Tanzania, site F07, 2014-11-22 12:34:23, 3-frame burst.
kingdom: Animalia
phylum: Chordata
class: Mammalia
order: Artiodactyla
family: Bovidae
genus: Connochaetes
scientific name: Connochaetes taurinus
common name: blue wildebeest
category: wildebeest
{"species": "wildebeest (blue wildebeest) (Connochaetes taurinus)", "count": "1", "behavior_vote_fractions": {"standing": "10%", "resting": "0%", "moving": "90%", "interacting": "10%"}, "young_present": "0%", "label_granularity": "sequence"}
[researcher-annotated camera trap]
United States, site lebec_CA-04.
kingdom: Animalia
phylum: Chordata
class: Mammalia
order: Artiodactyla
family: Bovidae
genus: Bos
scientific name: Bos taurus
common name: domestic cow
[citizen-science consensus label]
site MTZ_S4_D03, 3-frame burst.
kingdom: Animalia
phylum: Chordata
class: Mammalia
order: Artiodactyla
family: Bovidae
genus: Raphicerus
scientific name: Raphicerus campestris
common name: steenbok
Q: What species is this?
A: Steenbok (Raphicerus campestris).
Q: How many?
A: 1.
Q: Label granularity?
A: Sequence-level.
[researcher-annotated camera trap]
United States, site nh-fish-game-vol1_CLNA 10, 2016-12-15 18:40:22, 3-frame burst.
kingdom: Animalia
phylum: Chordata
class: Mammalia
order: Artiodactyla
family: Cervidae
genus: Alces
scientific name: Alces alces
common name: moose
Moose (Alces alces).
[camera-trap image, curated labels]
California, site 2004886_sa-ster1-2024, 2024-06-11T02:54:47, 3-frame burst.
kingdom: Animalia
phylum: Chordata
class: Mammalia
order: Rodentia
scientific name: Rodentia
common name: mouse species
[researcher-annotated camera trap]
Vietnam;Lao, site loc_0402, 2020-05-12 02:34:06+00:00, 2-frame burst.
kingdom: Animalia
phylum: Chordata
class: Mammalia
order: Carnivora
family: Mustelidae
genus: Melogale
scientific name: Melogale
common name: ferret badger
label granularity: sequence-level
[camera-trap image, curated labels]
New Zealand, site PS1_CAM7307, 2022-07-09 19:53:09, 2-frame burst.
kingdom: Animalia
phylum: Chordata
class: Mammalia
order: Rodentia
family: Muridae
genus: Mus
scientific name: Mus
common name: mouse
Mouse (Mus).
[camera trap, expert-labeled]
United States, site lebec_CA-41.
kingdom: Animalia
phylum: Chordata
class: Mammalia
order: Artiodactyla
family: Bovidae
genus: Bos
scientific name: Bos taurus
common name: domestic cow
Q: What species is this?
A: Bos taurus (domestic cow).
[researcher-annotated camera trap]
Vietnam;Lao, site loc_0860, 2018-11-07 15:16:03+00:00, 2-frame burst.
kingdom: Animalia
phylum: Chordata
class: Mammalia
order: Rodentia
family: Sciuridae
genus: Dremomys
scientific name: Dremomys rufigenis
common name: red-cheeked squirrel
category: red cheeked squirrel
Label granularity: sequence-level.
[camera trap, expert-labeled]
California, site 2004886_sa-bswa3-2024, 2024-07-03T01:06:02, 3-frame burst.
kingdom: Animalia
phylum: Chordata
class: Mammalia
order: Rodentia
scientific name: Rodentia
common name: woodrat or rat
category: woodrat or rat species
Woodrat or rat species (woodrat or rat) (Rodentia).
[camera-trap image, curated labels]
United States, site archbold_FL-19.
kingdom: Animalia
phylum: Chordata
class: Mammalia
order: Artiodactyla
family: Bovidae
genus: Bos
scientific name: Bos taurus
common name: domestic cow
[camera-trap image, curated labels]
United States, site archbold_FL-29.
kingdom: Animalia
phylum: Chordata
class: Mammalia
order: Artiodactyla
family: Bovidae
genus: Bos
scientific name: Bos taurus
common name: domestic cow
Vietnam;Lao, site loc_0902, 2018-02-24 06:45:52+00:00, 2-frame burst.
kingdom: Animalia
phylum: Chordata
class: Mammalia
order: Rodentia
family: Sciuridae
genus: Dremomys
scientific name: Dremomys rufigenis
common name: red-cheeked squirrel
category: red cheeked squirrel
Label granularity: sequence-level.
====================
Retype the data precisely.

ANSWER FOR THIS EXERCISE.
Tanzania, site F07, 2014-11-22 12:34:23, 3-frame burst.
kingdom: Animalia
phylum: Chordata
class: Mammalia
order: Artiodactyla
family: Bovidae
genus: Connochaetes
scientific name: Connochaetes taurinus
common name: blue wildebeest
category: wildebeest
{"species": "wildebeest (blue wildebeest) (Connochaetes taurinus)", "count": "1", "behavior_vote_fractions": {"standing": "10%", "resting": "0%", "moving": "90%", "interacting": "10%"}, "young_present": "0%", "label_granularity": "sequence"}
[researcher-annotated camera trap]
United States, site lebec_CA-04.
kingdom: Animalia
phylum: Chordata
class: Mammalia
order: Artiodactyla
family: Bovidae
genus: Bos
scientific name: Bos taurus
common name: domestic cow
[citizen-science consensus label]
site MTZ_S4_D03, 3-frame burst.
kingdom: Animalia
phylum: Chordata
class: Mammalia
order: Artiodactyla
family: Bovidae
genus: Raphicerus
scientific name: Raphicerus campestris
common name: steenbok
Q: What species is this?
A: Steenbok (Raphicerus campestris).
Q: How many?
A: 1.
Q: Label granularity?
A: Sequence-level.
[researcher-annotated camera trap]
United States, site nh-fish-game-vol1_CLNA 10, 2016-12-15 18:40:22, 3-frame burst.
kingdom: Animalia
phylum: Chordata
class: Mammalia
order: Artiodactyla
family: Cervidae
genus: Alces
scientific name: Alces alces
common name: moose
Moose (Alces alces).
[camera-trap image, curated labels]
California, site 2004886_sa-ster1-2024, 2024-06-11T02:54:47, 3-frame burst.
kingdom: Animalia
phylum: Chordata
class: Mammalia
order: Rodentia
scientific name: Rodentia
common name: mouse species
[researcher-annotated camera trap]
Vietnam;Lao, site loc_0402, 2020-05-12 02:34:06+00:00, 2-frame burst.
kingdom: Animalia
phylum: Chordata
class: Mammalia
order: Carnivora
family: Mustelidae
genus: Melogale
scientific name: Melogale
common name: ferret badger
label granularity: sequence-level
[camera-trap image, curated labels]
New Zealand, site PS1_CAM7307, 2022-07-09 19:53:09, 2-frame burst.
kingdom: Animalia
phylum: Chordata
class: Mammalia
order: Rodentia
family: Muridae
genus: Mus
scientific name: Mus
common name: mouse
Mouse (Mus).
[camera trap, expert-labeled]
United States, site lebec_CA-41.
kingdom: Animalia
phylum: Chordata
class: Mammalia
order: Artiodactyla
family: Bovidae
genus: Bos
scientific name: Bos taurus
common name: domestic cow
Q: What species is this?
A: Bos taurus (domestic cow).
[researcher-annotated camera trap]
Vietnam;Lao, site loc_0860, 2018-11-07 15:16:03+00:00, 2-frame burst.
kingdom: Animalia
phylum: Chordata
class: Mammalia
order: Rodentia
family: Sciuridae
genus: Dremomys
scientific name: Dremomys rufigenis
common name: red-cheeked squirrel
category: red cheeked squirrel
Label granularity: sequence-level.
[camera trap, expert-labeled]
California, site 2004886_sa-bswa3-2024, 2024-07-03T01:06:02, 3-frame burst.
kingdom: Animalia
phylum: Chordata
class: Mammalia
order: Rodentia
scientific name: Rodentia
common name: woodrat or rat
category: woodrat or rat species
Woodrat or rat species (woodrat or rat) (Rodentia).
[camera-trap image, curated labels]
United States, site archbold_FL-19.
kingdom: Animalia
phylum: Chordata
class: Mammalia
order: Artiodactyla
family: Bovidae
genus: Bos
scientific name: Bos taurus
common name: domestic cow
[camera-trap image, curated labels]
United States, site archbold_FL-29.
kingdom: Animalia
phylum: Chordata
class: Mammalia
order: Artiodactyla
family: Bovidae
genus: Bos
scientific name: Bos taurus
common name: domestic cow
Vietnam;Lao, site loc_0902, 2018-02-24 06:45:52+00:00, 2-frame burst.
kingdom: Animalia
phylum: Chordata
class: Mammalia
order: Rodentia
family: Sciuridae
genus: Dremomys
scientific name: Dremomys rufigenis
common name: red-cheeked squirrel
category: red cheeked squirrel
Label granularity: sequence-level.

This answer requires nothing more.